Zelan: Loses arbitration in charter hire fees dispute, ordered to pay RM2.66m. Property developer Zelan has lost an arbitration in a dispute with a dredging firm over charter hire fees, and has been ordered to pay the firm RM2.66m. Zelan said its subsidiary, Zelan Construction SB, was the respondent to the claim made by Clamshell Dredging SB. After the full trial of the matter at the Asian International Arbitration Centre (AIAC) in KL, the tribunal ruled that Zelan Construction had terminated the contracts under dispute. Apart from the RM2.66m, Zelan Construction was ordered to pay Clamshell interest at the rate of 5% per annum on the sum of RM2.66m from June 30, 2016 until full payment is made. (The Edge)

Market Update

The FBM KLCI might lower today after the S&P 500 closed in correction territory as concern about the outlook for global growth triggered another slump in oil prices, dragging shares of companies in the sector down with it. In Asia, hopes for a breakthrough in trade relations between Washington and Beijing remained unfulfilled, leaving China’s stocks looking exposed, while weak data from the eurozone added to the sense of unease over the global economy. US stocks dipped as markets returned after the Thanksgiving holiday, with the S&P 500 closing down 0.7% to 2,632.56, adding up to a drop of more than 10 percent from its recent high in September. The Nasdaq Composite fell 0.5% while the Dow Jones Industrial Average lost 0.7%. The European Stoxx index tracking oil and gas companies tumbled 3% — compared with the wider Stoxx 600 index edging up 0.4%. Weaker-than expected economic data from the eurozone added to the uncertain mood. German purchasing managers’ data for November missed forecasts, as did numbers from the wider currency area. European markets finished mixed as the DAX gained 0.49% and the CAC 40 rose 0.18%. The FTSE 100 lost 0.11%.

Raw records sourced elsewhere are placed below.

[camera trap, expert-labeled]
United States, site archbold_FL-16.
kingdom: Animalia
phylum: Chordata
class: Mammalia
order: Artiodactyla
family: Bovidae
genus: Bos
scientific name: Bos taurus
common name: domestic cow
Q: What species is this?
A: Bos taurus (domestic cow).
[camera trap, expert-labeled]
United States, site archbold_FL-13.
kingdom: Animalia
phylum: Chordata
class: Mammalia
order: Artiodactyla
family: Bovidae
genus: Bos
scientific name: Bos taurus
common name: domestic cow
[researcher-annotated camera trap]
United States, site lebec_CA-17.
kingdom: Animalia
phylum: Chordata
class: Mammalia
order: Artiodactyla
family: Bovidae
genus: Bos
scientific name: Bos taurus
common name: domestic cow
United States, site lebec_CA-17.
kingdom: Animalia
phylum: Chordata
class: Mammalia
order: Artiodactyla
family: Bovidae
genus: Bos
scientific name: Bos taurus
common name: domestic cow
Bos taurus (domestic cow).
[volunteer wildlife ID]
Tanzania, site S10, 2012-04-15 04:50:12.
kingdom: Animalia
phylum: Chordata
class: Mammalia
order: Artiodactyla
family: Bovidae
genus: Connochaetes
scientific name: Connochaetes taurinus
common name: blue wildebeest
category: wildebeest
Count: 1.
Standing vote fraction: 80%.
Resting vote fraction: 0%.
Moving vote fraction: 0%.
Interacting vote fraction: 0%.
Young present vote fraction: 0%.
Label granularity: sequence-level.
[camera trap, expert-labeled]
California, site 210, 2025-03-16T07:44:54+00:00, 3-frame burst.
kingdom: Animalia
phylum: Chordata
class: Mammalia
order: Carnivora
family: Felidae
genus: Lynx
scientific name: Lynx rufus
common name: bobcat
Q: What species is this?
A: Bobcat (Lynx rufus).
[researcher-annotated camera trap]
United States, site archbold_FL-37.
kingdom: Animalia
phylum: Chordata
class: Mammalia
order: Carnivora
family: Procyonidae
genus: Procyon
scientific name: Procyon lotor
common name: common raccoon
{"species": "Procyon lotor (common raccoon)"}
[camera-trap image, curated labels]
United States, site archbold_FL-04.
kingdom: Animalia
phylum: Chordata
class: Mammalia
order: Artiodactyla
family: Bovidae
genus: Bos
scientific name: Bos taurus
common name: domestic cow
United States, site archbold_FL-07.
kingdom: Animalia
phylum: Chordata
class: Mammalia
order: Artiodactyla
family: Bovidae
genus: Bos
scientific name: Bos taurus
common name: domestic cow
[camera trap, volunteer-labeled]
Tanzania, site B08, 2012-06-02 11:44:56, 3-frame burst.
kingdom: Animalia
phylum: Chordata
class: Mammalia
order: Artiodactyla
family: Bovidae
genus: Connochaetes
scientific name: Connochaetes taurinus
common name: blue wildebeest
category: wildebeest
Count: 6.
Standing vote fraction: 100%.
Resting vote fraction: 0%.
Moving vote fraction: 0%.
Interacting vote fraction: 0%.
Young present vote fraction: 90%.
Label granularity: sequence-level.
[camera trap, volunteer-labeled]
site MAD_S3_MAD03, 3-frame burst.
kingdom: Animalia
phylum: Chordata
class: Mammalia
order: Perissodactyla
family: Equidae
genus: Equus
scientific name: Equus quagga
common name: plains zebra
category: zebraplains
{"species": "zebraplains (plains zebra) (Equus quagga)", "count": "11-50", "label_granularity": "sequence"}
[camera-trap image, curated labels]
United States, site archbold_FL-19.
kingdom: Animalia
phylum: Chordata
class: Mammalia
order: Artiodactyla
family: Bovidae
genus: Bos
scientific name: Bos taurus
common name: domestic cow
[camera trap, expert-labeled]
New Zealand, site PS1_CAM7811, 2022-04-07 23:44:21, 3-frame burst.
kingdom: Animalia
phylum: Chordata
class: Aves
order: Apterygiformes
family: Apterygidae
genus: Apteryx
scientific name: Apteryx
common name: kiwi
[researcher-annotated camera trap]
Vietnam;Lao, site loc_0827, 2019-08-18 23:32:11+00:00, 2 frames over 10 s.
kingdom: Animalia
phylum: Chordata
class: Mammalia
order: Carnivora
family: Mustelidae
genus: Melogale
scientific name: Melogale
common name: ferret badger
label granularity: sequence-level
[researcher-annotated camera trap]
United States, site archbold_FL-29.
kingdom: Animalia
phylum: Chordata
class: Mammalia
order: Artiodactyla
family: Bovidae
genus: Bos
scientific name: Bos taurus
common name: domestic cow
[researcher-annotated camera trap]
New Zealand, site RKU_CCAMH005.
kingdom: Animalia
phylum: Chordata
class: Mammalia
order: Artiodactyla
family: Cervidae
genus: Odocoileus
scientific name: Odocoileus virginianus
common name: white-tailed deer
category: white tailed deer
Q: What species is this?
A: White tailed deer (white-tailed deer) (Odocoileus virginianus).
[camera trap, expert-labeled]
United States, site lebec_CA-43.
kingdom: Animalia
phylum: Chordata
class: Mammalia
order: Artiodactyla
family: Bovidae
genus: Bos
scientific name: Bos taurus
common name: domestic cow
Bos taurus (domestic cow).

Back home, the FBM KLCI index gained 0.26 of a point or 0.02% to 1,695.88 points on Friday. Trading volume decreased to 1.58bn worth RM1.10bn. Market breadth was negative with 236 gainers as compared to 597 losers. The CSI 300 index of major Shanghai and Shenzhen stocks fell 2.2%, with technology stocks under pressure. The sector is seen as vulnerable to any intensification of the trade dispute, as the potential target of the next round of tariffs. There were bigger moves for China’s oil majors, with concern about slowing growth and the potential economic impact of the US trade spat adding to pressure. Hong Kong’s Hang Seng ended Friday down 0.4%.